International fashion brand Coach has announced it will acquire American designer handbag brand Kate Spade for $US2.4 billion ($3.2 billion), after months of rumours about a buyout.
Inside Retail reports Coach’s chief financial officer Kevin Wills believes the acquisition will bring $US50 million in cost savings over the next three years thanks to the synergy between the two businesses, with Coach aiming to boost inventory and streamline Kate Spade’s supply chain.
Managing director of GlobalData Retail Neil Saunders said in a note the acquisition move was “prudent and logical”.
“Coach has recently run the ruler over a number of businesses including Burberry and Jimmy Choo. In our view, this [Kate Spade] deal is sensible both in terms of the brand fit and the premium that Coach is paying,” he said.
Kate Spade has four Australian locations while Coach has 10, with six these located within David Jones stores.
Myer’s sales drop as stores close
Third quarter results at department store Myer have revealed a number of store closures have had an impact on sales. Fairfax reports a 3.3% drop brought the company’s sales for the quarter to $653 million.
Store closures at Wollongong, Orange and Brookside resulted in lower sales for the year to date, but chief executive Richard Umbers believes the company is still on track to hit its first-half results prediction of a 5.3% rise in net profits.
“Despite these trading conditions we are reiterating our full year guidance provided at the first half results in March,” Umbers told Fairfax.
“We have remained strongly focused on driving productivity, lifting efficiency and reducing our historic dependency on discounting, all of which have impacted the result.”
Myer is currently focused on a plan to up annual sales growth by three per year by improving shopping experiences and closing underperforming stores, a tactic Umbers says he is still confident in.
“Myer has delivered total and comparable store sales growth in five of the past seven quarters. While sales growth is integral to the New Myer journey, at this time we are focused on higher quality sales to maximise profitability,” he said.
Sydney fast food chain penalised $87,000 for underpaying workers
The operator of Sydney fast food sandwich chain Little Vienna has been fined $87,040 for underpaying 11 South Korean employees more than $111,000 dollars over three years. The employees were being paid between $10-13 per hour, while the Fast Food Industry Award specifies minimum payment of $21-23 per hour.
The employees have since been paid back in full, and Little Vienna operator Jae Kwang Kim was penalised $10,880 in the Federal Circuit Court, with the business penalised $76,160.

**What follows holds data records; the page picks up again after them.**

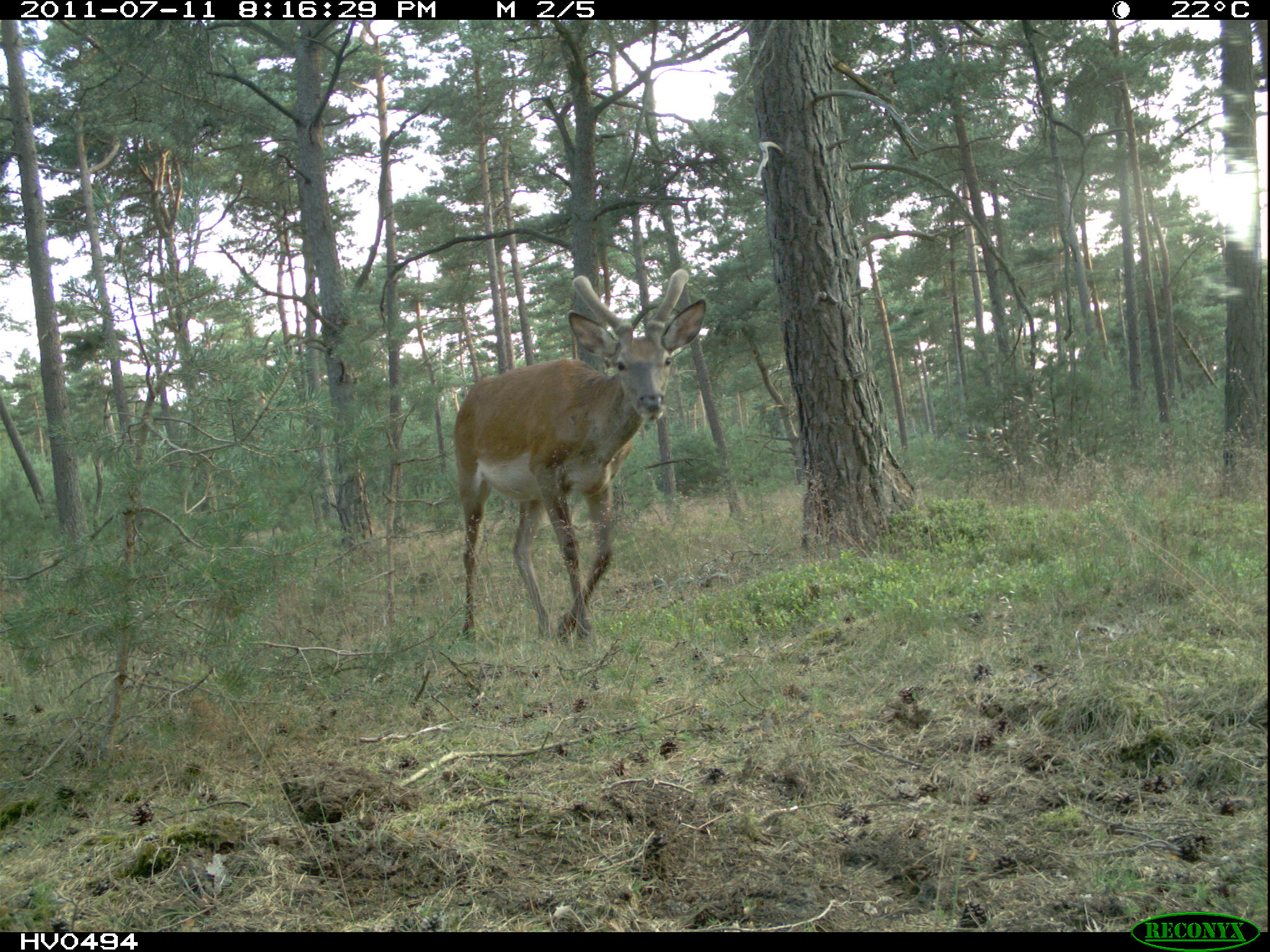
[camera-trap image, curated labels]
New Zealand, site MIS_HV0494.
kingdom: Animalia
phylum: Chordata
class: Mammalia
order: Artiodactyla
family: Cervidae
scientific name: Cervidae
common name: deer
Deer (Cervidae).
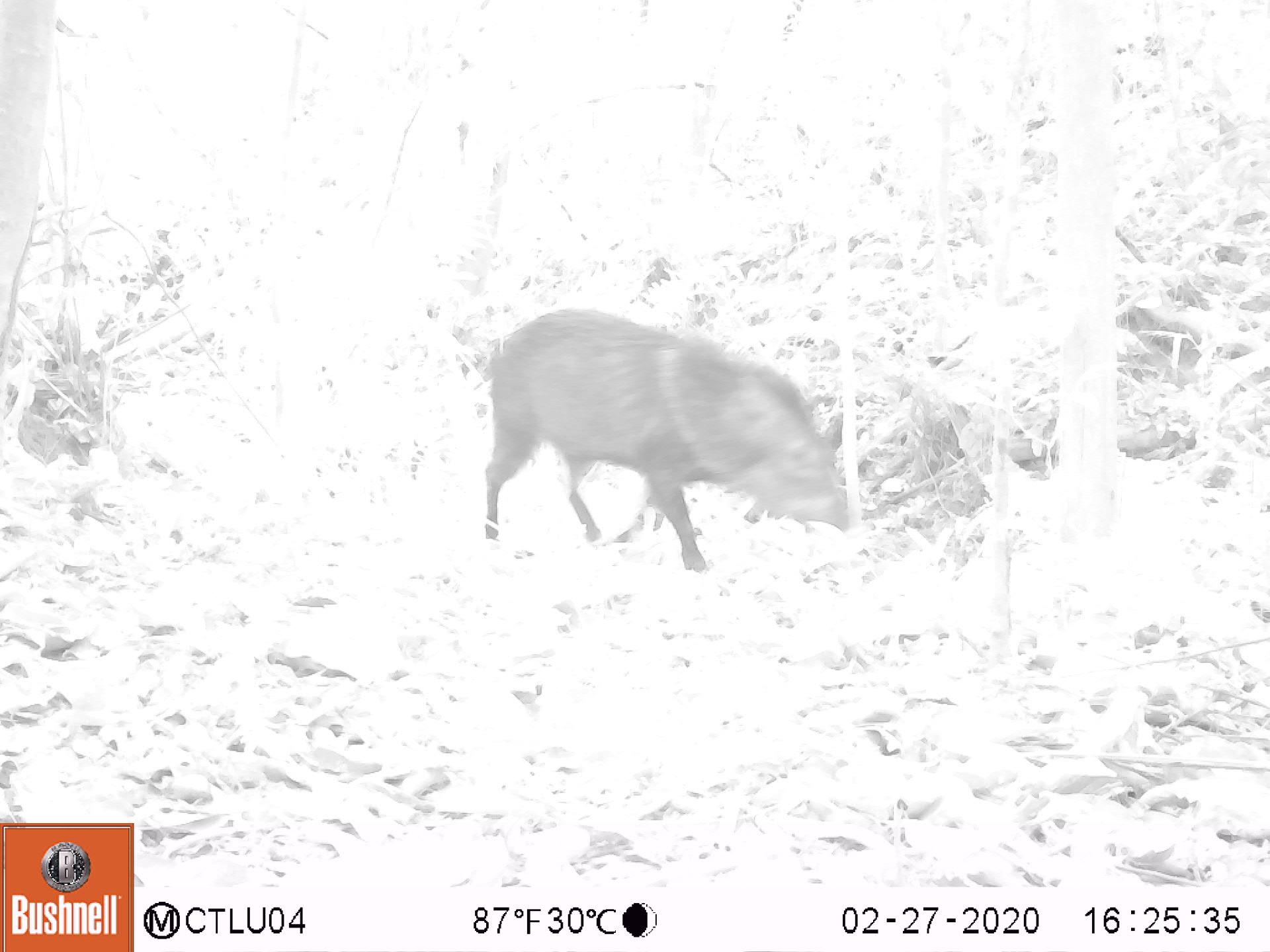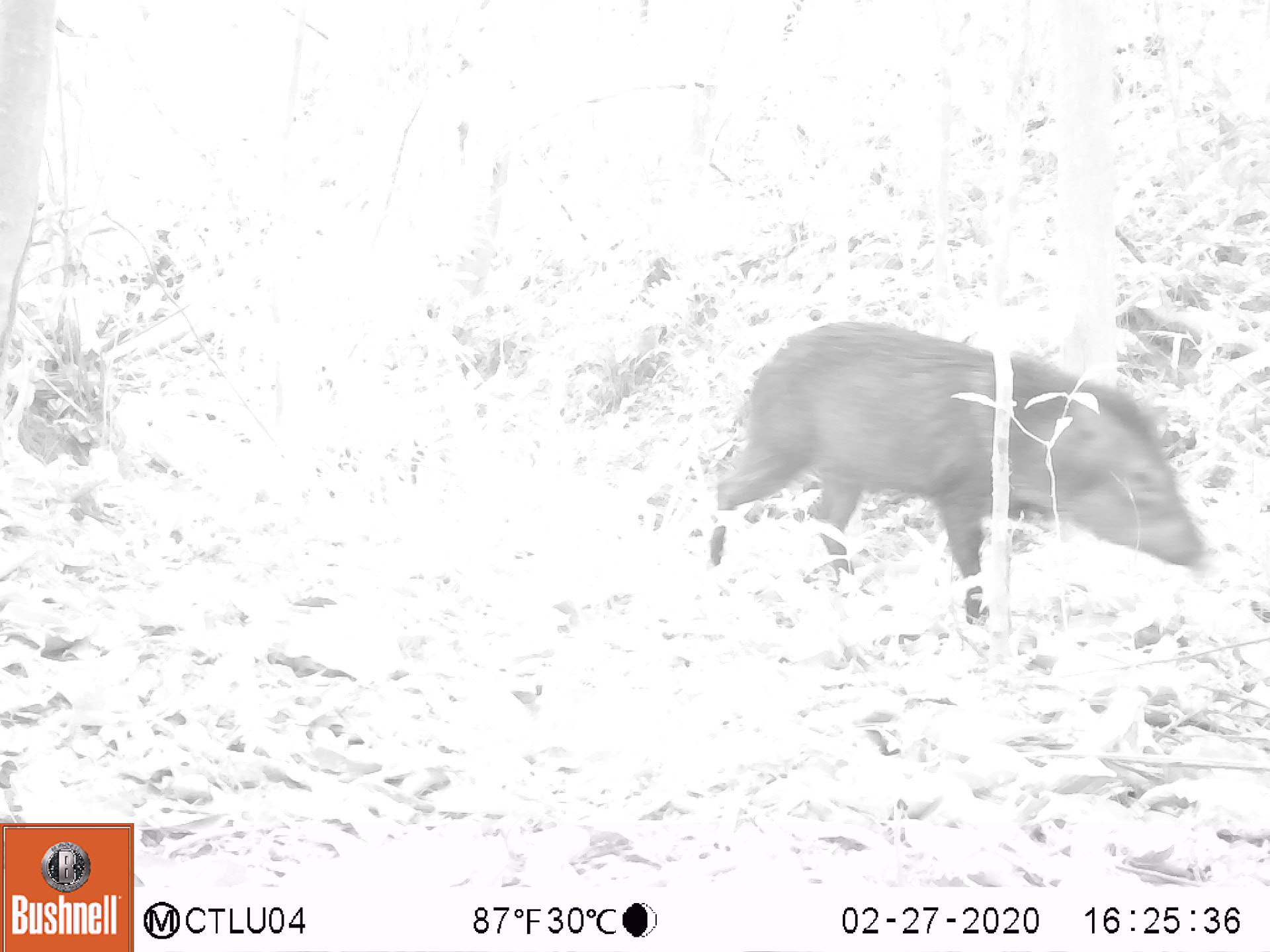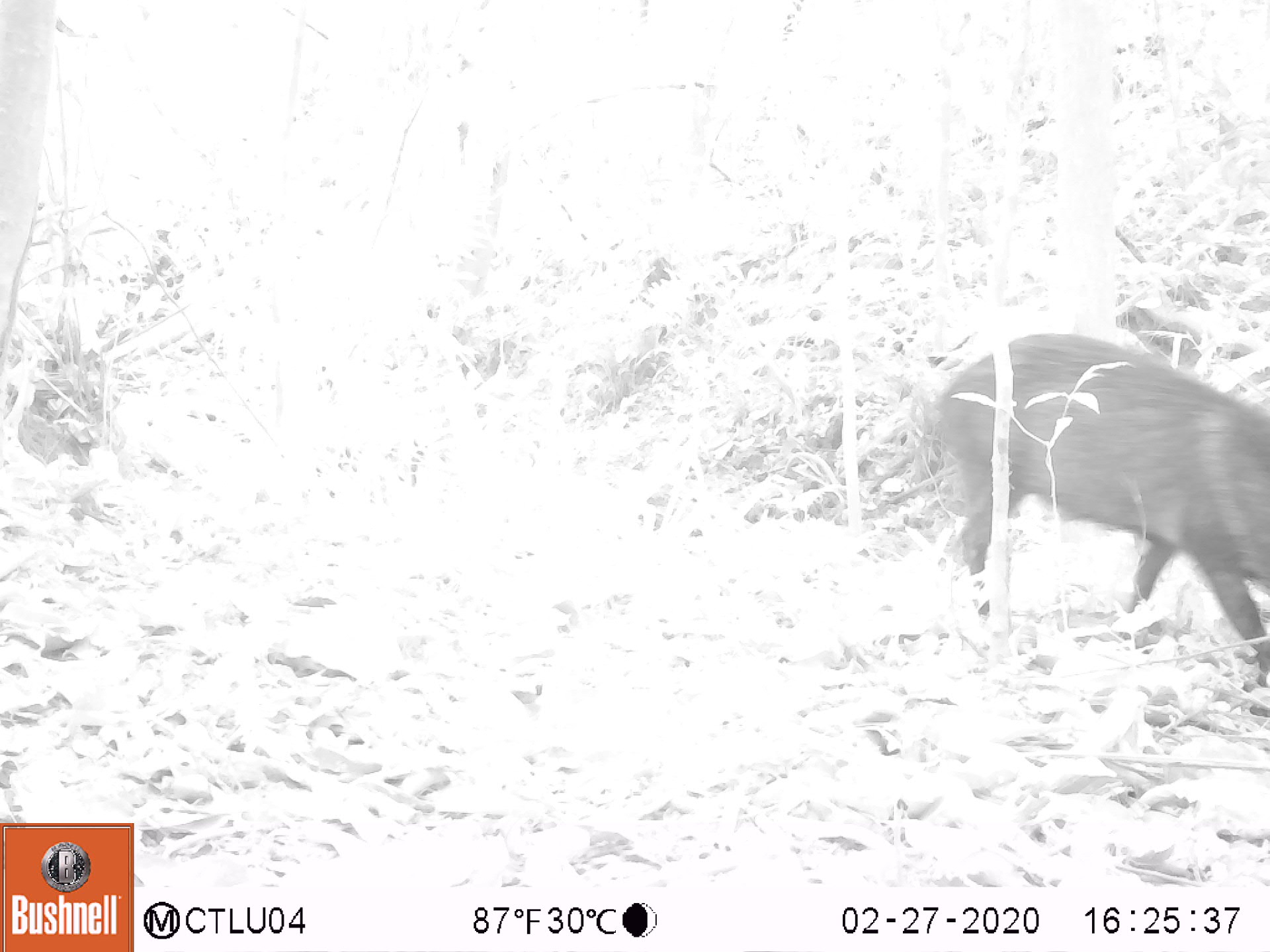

The Fair Work Ombudsman said in a statement this morning the company was found to have contravened workplace laws by providing investigators with false records showing higher rates of pay than what staff were getting.
“The failure to keep necessary records is a particularly pernicious practice because it makes the proper quantification of workers’ entitlements more difficult than would otherwise be the case,” Judge Robert Cameron said in his judgment.
SmartCompany has contacted the Little Vienna for comment.